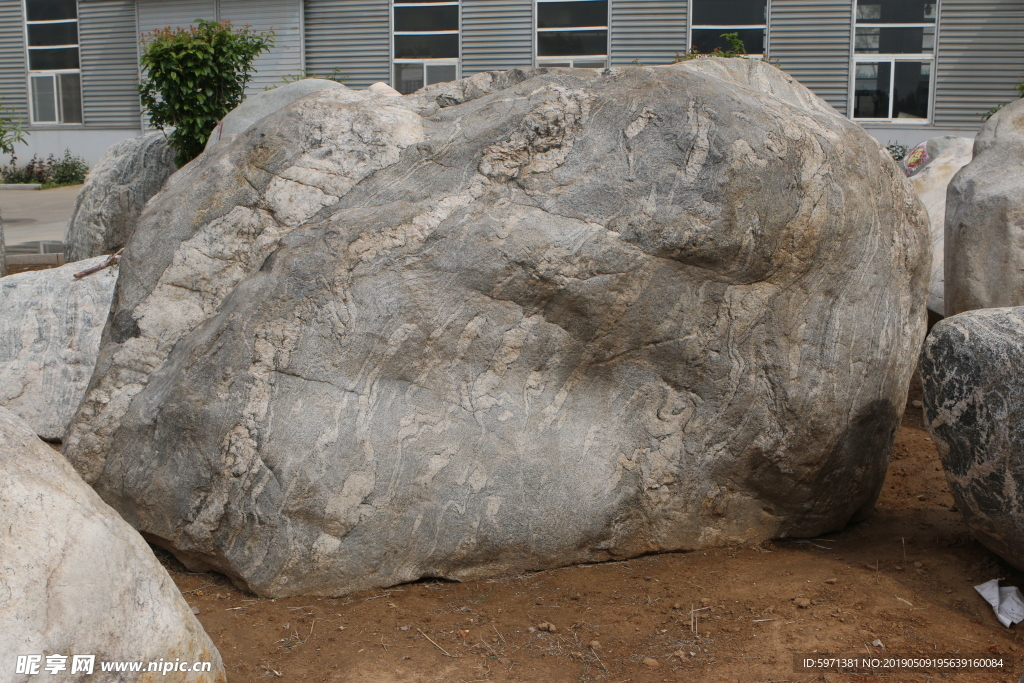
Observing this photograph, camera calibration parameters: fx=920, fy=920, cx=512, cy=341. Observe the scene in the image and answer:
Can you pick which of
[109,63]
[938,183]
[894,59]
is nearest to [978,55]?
[894,59]

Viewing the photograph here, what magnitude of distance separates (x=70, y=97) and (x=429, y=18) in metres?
8.89

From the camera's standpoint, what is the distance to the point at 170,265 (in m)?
3.80

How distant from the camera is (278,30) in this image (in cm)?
1780

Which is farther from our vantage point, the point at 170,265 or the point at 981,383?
the point at 170,265

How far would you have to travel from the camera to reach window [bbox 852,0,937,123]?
15797mm

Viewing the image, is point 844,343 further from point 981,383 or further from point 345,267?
point 345,267

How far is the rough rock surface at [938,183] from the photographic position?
666 cm

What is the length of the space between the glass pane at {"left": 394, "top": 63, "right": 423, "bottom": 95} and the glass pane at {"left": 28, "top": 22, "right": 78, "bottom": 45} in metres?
7.87

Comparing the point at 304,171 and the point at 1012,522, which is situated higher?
the point at 304,171

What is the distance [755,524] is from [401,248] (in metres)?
1.83

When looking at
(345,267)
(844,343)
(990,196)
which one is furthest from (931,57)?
(345,267)

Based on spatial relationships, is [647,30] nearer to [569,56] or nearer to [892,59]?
[569,56]

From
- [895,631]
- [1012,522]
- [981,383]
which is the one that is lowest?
[895,631]

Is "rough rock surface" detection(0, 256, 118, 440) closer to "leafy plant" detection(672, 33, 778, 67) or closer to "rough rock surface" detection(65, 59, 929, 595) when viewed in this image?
"rough rock surface" detection(65, 59, 929, 595)
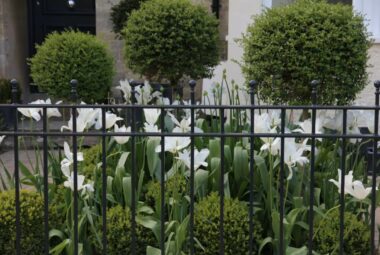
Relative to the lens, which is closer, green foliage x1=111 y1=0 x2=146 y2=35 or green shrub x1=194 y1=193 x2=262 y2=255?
green shrub x1=194 y1=193 x2=262 y2=255

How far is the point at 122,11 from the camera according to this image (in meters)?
8.91

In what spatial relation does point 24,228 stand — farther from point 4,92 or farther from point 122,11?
point 122,11

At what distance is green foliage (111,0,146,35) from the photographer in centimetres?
887

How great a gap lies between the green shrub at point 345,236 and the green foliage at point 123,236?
2.88 feet

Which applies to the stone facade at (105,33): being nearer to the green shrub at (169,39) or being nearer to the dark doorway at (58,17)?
the dark doorway at (58,17)

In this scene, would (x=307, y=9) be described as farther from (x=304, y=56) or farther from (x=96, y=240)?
(x=96, y=240)

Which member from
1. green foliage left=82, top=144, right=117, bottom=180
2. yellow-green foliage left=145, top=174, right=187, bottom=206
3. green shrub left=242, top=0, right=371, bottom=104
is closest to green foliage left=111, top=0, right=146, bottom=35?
green shrub left=242, top=0, right=371, bottom=104

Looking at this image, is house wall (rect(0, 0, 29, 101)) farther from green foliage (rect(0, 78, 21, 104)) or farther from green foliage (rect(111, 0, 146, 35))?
green foliage (rect(111, 0, 146, 35))

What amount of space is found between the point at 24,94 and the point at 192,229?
7453 mm

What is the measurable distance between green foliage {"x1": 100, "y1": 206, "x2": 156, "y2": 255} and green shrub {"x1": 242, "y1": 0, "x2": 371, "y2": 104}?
216 cm

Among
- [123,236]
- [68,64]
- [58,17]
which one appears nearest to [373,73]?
[68,64]

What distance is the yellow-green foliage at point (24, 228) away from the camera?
3.44 m

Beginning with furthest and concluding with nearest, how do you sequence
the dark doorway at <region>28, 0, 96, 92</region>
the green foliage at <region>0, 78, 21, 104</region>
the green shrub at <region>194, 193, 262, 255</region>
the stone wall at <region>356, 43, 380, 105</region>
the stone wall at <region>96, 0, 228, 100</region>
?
the dark doorway at <region>28, 0, 96, 92</region> → the stone wall at <region>96, 0, 228, 100</region> → the green foliage at <region>0, 78, 21, 104</region> → the stone wall at <region>356, 43, 380, 105</region> → the green shrub at <region>194, 193, 262, 255</region>

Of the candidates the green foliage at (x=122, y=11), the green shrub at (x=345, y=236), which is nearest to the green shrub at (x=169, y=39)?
the green foliage at (x=122, y=11)
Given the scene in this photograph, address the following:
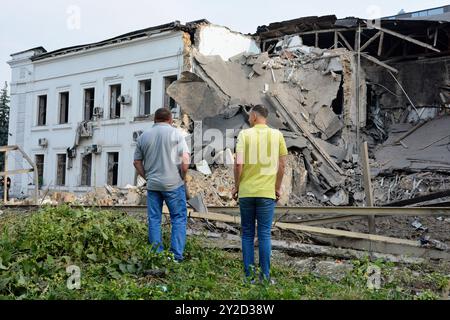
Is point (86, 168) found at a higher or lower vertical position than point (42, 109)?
lower

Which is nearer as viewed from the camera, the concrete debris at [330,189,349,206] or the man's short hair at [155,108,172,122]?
the man's short hair at [155,108,172,122]

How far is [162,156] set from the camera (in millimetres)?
5508

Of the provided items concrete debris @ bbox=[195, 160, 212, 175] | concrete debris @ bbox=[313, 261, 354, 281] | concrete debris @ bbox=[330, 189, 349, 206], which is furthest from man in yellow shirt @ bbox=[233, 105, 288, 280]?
concrete debris @ bbox=[330, 189, 349, 206]

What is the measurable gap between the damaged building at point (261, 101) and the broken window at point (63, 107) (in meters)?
0.06

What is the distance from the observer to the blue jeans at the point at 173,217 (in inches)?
212

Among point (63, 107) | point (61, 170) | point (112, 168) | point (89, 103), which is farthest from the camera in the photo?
point (63, 107)

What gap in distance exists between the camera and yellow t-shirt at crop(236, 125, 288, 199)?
4.73 meters

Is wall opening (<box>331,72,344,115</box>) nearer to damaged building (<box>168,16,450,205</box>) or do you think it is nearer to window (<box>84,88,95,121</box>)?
damaged building (<box>168,16,450,205</box>)

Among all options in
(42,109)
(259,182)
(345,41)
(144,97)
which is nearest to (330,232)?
(259,182)

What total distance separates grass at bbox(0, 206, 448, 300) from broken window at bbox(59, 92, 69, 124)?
21.5m

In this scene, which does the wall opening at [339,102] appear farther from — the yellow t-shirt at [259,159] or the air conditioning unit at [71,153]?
the yellow t-shirt at [259,159]

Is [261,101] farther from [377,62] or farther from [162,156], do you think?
[162,156]

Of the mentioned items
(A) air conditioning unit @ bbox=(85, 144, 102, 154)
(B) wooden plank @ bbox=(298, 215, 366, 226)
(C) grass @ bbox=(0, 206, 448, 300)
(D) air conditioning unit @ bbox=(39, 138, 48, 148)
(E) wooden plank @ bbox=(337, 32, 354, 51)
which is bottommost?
(C) grass @ bbox=(0, 206, 448, 300)

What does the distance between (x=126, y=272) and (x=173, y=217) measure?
3.21ft
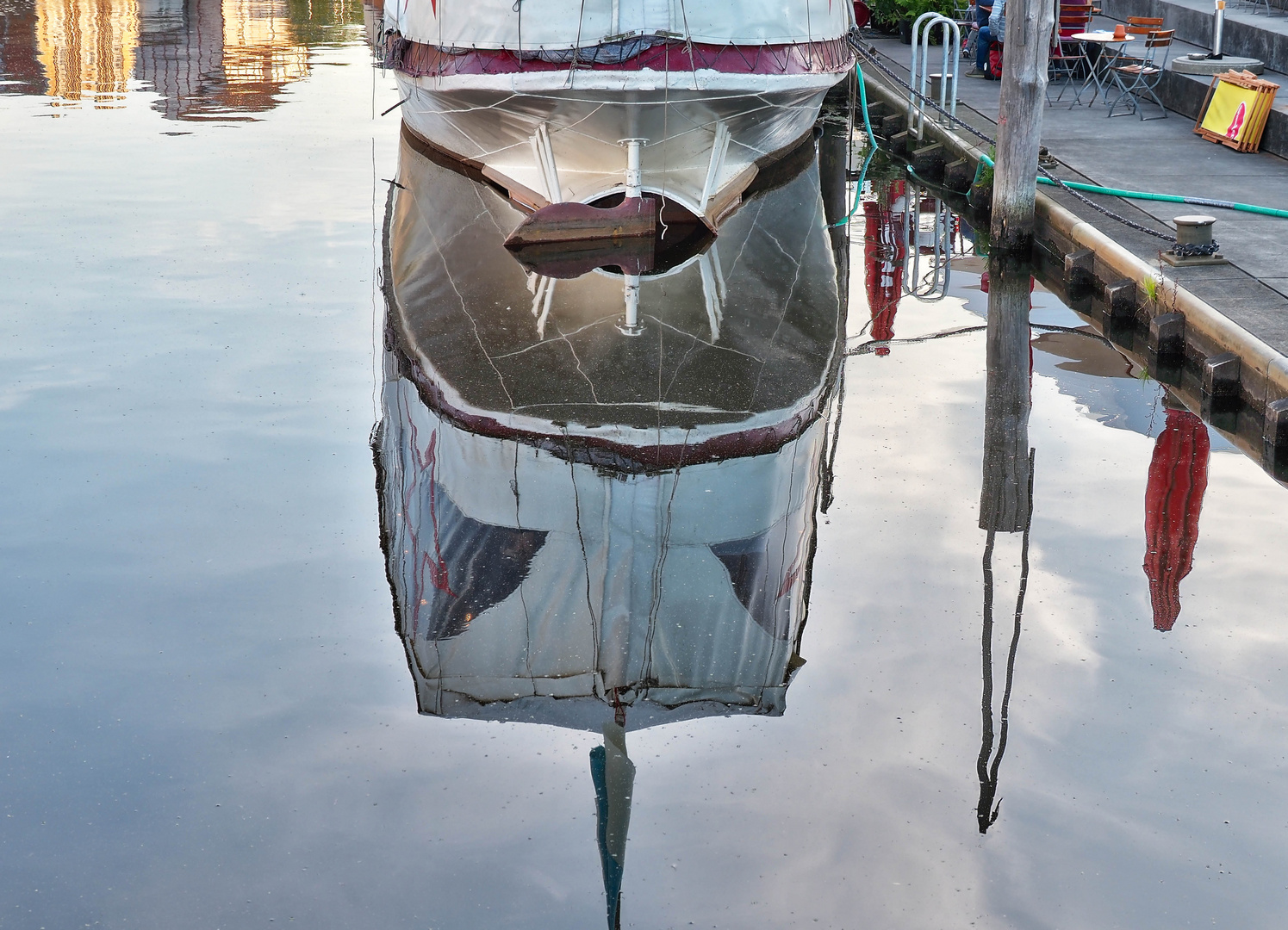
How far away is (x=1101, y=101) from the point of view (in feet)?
57.5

■ Required work:
Arrange the lines from the one containing "In this scene, which" through the last line as a Markdown table with the columns Row and Text, numbering each row and skipping blank lines. Leave the pictures out.

■ Task response:
| Row | Text |
|---|---|
| 1 | In this scene, which does the wall opening at [339,102] appear farther from — the yellow t-shirt at [259,159] or the air conditioning unit at [71,153]? |
| 2 | the yellow t-shirt at [259,159] |
| 3 | Is [261,101] farther from [377,62] or farther from [162,156], do you think? |
| 4 | [162,156] |
| 5 | Of the mentioned items |
| 6 | (A) air conditioning unit @ bbox=(85, 144, 102, 154) |
| 7 | (B) wooden plank @ bbox=(298, 215, 366, 226) |
| 8 | (C) grass @ bbox=(0, 206, 448, 300) |
| 9 | (D) air conditioning unit @ bbox=(39, 138, 48, 148) |
| 10 | (E) wooden plank @ bbox=(337, 32, 354, 51) |
| 11 | which is bottommost? |
| 12 | (C) grass @ bbox=(0, 206, 448, 300) |
| 13 | What does the distance between (x=126, y=272) and (x=173, y=217) measure? |
| 14 | 3.21ft |
| 15 | How far away is (x=1101, y=101) from the point of view (in feet)? |
| 16 | 57.5 |